Service-line Delivery Transformation: Some Pain but Big Gains

“Breaking news alert! Hospital X and hospital Y announce they are merging.”

At this point, you have heard the same breaking news story over and over again—the number of hospital mergers continues to rise. And the benefit? Likely none, and there is significant research to support the claim that hospital mergers are often anticompetitive. Nor do they benefit the communities they serve.

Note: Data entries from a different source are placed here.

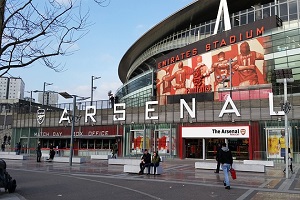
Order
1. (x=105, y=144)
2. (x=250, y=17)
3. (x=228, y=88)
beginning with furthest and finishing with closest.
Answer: (x=250, y=17), (x=105, y=144), (x=228, y=88)

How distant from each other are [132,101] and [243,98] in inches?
594

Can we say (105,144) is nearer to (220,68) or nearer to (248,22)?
(220,68)

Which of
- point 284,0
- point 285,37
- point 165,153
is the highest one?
point 284,0

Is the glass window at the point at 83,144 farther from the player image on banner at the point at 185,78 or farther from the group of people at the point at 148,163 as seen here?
the group of people at the point at 148,163

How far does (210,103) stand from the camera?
35.3m

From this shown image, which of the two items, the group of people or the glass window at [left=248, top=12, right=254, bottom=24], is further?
the glass window at [left=248, top=12, right=254, bottom=24]

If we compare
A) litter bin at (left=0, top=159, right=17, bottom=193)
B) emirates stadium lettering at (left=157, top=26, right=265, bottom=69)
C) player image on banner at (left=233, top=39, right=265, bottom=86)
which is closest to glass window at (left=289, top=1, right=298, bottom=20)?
emirates stadium lettering at (left=157, top=26, right=265, bottom=69)

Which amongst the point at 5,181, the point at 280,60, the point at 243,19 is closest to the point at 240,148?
the point at 280,60

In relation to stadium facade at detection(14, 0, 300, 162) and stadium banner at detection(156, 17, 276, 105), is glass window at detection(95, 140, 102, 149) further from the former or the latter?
stadium banner at detection(156, 17, 276, 105)

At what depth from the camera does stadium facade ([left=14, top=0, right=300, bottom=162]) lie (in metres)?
32.5

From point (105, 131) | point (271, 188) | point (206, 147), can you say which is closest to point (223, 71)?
point (206, 147)

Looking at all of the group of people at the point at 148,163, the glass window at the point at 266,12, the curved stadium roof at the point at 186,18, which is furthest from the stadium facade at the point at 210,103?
the group of people at the point at 148,163

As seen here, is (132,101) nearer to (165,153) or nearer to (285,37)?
(165,153)

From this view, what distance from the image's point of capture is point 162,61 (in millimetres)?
54562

But people, particularly people in Congress, are starting to take notice. Hearings on anticompetitive behavior in health care markets were held in early March.

Nathan H. Comstock

Transformative health systems have taken notice as well. Leaders from Providence St. Joseph Health spoke at the American College of Healthcare Executives (ACHE) conference in Chicago in March. They discussed the value of service-line rationalization and centralization, and the importance of thinking proactively about how they can influence cost and utilization curves.

The Providence St. Joseph leadership realized that achieving its goals requires a fundamental shift in service-line strategy for a system that had $24 billion in operating revenues last year. The system, headquartered in Renton, Wash., moved from a hospital-centric service-line structure to a coordinated and standardized service-line delivery model. Moreover, the transformation happened across multiple facilities that span across inpatient and outpatient care settings.

To put it mildly, this type of service-line approach is hard to execute. It involves:

  • Understanding local and regional market dynamics
  • Recognizing consumer preferences for different services
  • Having a solid infrastructure of clinical, administrative, and support capacity

Perhaps the biggest hurdles are physician buy-in and a strong service-line governance model with an aligned management framework. All of this should be tailored to the organization’s cultural maturity and readiness for change.

For organizations that can pull this off, as Provi­dence St. Joseph did, the benefits are significant. Health systems can more effectively compete with smaller, more focused competitors that organize themselves around a few clinical service lines. (Think about your narrowly focused cardiac, orthopedic, and cancer competitors). Successful organizations can achieve tremendous fiscal benefits through efficiency and economies of scale, enhancing their ability to serve their communities. Moreover, a solid service-line strategy aligns clinical services while many organizations are expanding through acquisition of acute and ambulatory operations. The result is an arbitrage strategy to take advantage of an inefficiency in the market and capitalize on an opportunity to deliver more efficient and convenient care.

Maybe your organization isn’t thinking proactively about how to maximize its service-line offerings. But I can guarantee you that your competitors are.

Nathan H. Comstock is a provider advisory services manager at Optum.